> **Assigned task**: Select every line below containing the word "webkit".

(Beginning of Records to use)

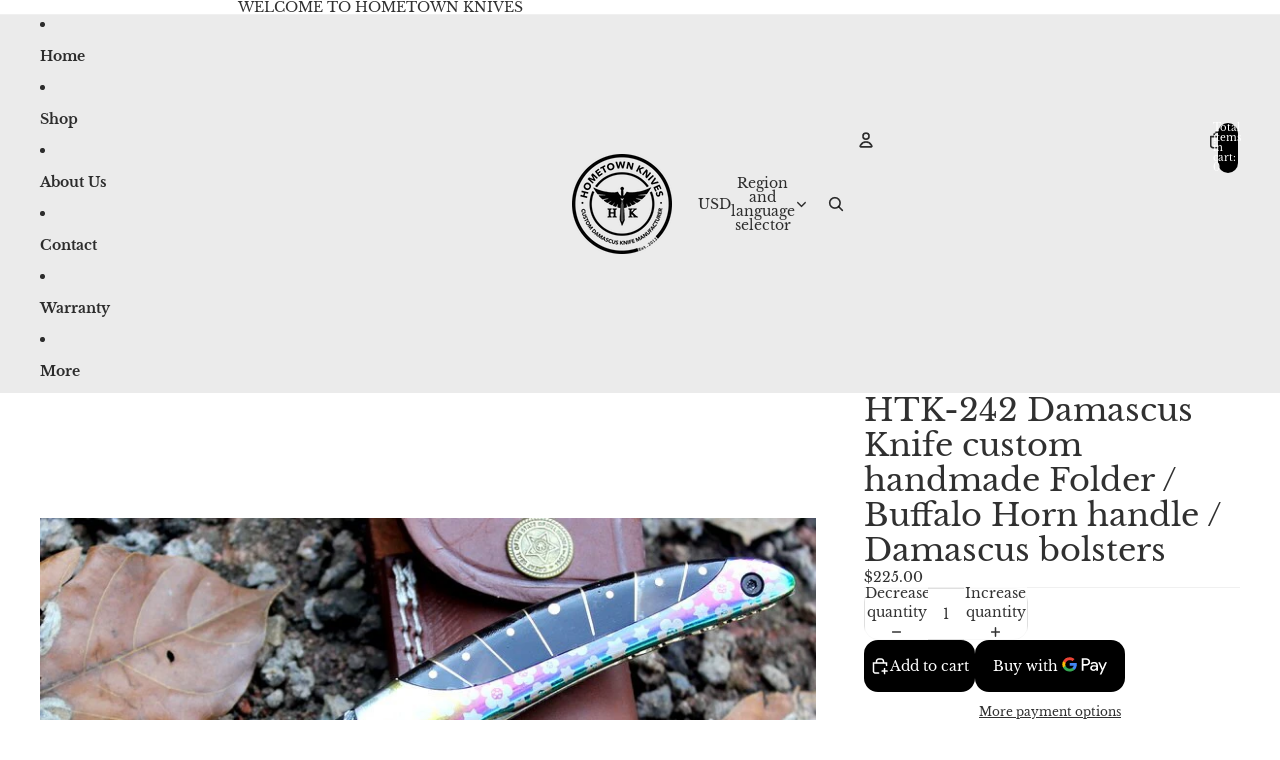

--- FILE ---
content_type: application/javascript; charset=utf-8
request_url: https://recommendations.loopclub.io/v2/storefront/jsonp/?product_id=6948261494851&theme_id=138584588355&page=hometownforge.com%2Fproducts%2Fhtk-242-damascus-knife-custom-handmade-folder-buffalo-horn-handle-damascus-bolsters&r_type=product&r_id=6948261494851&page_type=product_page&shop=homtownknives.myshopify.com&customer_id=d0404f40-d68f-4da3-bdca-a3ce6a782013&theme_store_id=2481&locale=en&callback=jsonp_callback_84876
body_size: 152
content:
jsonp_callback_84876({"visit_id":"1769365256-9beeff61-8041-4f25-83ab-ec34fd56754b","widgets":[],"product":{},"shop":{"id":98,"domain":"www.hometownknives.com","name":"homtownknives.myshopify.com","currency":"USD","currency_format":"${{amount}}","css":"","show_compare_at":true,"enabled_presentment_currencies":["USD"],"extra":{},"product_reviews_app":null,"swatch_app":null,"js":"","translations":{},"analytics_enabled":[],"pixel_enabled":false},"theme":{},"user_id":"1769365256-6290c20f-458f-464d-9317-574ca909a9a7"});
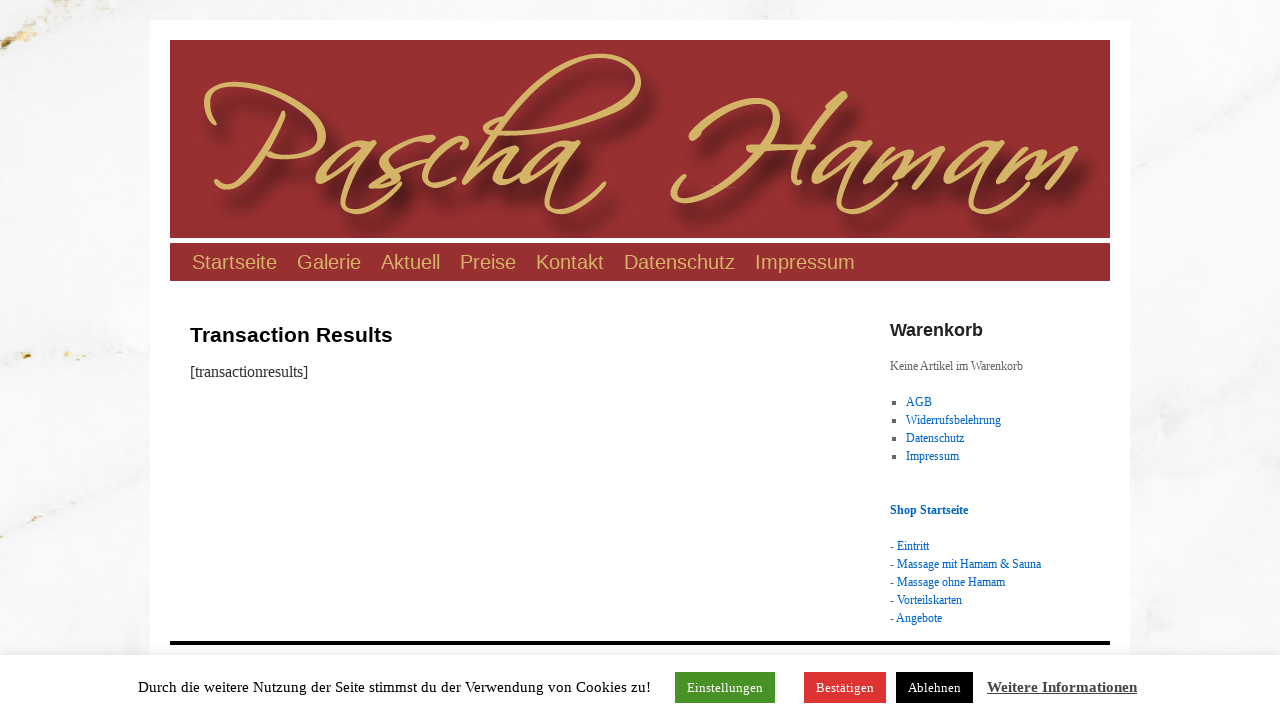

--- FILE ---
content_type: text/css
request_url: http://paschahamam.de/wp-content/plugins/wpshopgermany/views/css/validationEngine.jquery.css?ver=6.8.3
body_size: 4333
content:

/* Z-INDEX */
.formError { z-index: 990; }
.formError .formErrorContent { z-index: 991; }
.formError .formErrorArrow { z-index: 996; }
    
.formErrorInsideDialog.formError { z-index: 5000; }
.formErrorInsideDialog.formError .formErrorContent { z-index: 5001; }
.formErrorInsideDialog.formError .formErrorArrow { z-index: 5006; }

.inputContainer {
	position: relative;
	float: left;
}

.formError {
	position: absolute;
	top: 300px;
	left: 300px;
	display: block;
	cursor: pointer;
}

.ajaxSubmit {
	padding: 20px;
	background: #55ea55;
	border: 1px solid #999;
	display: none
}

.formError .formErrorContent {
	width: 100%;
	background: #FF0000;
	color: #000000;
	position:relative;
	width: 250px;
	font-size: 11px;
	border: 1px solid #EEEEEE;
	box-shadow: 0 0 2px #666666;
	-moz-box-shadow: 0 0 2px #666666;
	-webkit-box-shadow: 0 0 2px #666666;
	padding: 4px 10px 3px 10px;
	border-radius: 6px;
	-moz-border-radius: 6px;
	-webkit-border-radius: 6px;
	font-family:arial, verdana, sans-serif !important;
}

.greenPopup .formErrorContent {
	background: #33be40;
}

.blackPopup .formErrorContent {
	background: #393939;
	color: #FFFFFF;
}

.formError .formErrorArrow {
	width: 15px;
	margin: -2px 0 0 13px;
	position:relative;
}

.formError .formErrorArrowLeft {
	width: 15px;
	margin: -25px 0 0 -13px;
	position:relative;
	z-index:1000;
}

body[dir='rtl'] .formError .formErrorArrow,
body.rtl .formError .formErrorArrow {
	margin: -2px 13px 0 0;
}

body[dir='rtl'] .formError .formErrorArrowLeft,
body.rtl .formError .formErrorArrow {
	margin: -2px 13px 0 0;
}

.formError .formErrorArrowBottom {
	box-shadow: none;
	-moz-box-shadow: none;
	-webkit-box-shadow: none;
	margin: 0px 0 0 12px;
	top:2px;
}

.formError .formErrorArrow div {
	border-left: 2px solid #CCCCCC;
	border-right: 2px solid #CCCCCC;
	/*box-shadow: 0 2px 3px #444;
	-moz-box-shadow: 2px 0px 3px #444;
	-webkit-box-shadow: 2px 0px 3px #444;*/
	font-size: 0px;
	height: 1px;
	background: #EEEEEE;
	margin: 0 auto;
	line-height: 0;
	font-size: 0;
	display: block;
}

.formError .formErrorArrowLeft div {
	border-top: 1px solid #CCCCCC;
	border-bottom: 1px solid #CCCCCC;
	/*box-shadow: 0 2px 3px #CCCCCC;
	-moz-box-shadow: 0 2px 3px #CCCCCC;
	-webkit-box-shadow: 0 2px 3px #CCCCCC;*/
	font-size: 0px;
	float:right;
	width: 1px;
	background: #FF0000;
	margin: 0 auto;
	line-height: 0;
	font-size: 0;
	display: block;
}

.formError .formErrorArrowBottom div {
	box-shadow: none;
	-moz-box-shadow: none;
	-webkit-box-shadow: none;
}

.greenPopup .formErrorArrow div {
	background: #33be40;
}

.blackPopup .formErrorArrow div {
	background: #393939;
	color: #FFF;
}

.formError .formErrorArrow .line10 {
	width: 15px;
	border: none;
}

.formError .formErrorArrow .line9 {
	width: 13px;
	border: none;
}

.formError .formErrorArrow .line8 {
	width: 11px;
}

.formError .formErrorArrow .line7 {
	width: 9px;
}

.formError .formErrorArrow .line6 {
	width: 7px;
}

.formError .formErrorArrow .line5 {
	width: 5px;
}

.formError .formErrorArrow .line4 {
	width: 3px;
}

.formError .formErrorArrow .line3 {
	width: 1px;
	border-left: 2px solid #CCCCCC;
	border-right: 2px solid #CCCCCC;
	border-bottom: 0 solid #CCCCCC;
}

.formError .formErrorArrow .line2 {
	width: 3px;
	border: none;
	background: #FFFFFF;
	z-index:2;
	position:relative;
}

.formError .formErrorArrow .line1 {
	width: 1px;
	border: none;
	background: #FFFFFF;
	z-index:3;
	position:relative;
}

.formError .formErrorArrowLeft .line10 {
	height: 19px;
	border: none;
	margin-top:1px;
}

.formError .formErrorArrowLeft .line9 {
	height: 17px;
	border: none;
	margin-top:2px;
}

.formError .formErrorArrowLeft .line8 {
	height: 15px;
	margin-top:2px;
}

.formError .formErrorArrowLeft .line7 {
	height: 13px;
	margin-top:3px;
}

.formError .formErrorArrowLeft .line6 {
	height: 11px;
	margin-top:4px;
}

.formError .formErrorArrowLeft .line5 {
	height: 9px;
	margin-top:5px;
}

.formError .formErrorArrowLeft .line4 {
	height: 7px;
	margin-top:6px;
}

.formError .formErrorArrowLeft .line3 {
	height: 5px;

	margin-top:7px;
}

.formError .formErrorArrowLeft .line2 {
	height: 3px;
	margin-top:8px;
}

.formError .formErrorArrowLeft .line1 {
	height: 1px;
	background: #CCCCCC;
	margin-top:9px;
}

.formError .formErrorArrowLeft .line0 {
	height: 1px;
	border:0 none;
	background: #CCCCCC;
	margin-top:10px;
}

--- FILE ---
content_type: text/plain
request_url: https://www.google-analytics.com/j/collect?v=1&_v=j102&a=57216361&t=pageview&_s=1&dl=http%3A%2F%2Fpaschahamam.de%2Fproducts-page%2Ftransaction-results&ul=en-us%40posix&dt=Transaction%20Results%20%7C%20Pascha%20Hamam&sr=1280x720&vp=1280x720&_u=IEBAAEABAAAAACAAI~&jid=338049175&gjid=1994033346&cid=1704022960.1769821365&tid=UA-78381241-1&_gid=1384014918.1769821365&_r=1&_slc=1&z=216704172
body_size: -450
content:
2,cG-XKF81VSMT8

(End of Records to use)
(Beginning of Records to use)

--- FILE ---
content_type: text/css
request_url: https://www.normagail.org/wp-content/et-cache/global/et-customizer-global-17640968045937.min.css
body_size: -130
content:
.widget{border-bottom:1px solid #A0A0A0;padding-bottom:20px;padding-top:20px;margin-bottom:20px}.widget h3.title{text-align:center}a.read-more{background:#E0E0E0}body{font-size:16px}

(End of Records to use)

> **Final answer**:
	-webkit-box-shadow: 0 0 2px #666666;
	-webkit-border-radius: 6px;
	-webkit-box-shadow: none;
	-webkit-box-shadow: 2px 0px 3px #444;*/
	-webkit-box-shadow: 0 2px 3px #CCCCCC;*/
	-webkit-box-shadow: none;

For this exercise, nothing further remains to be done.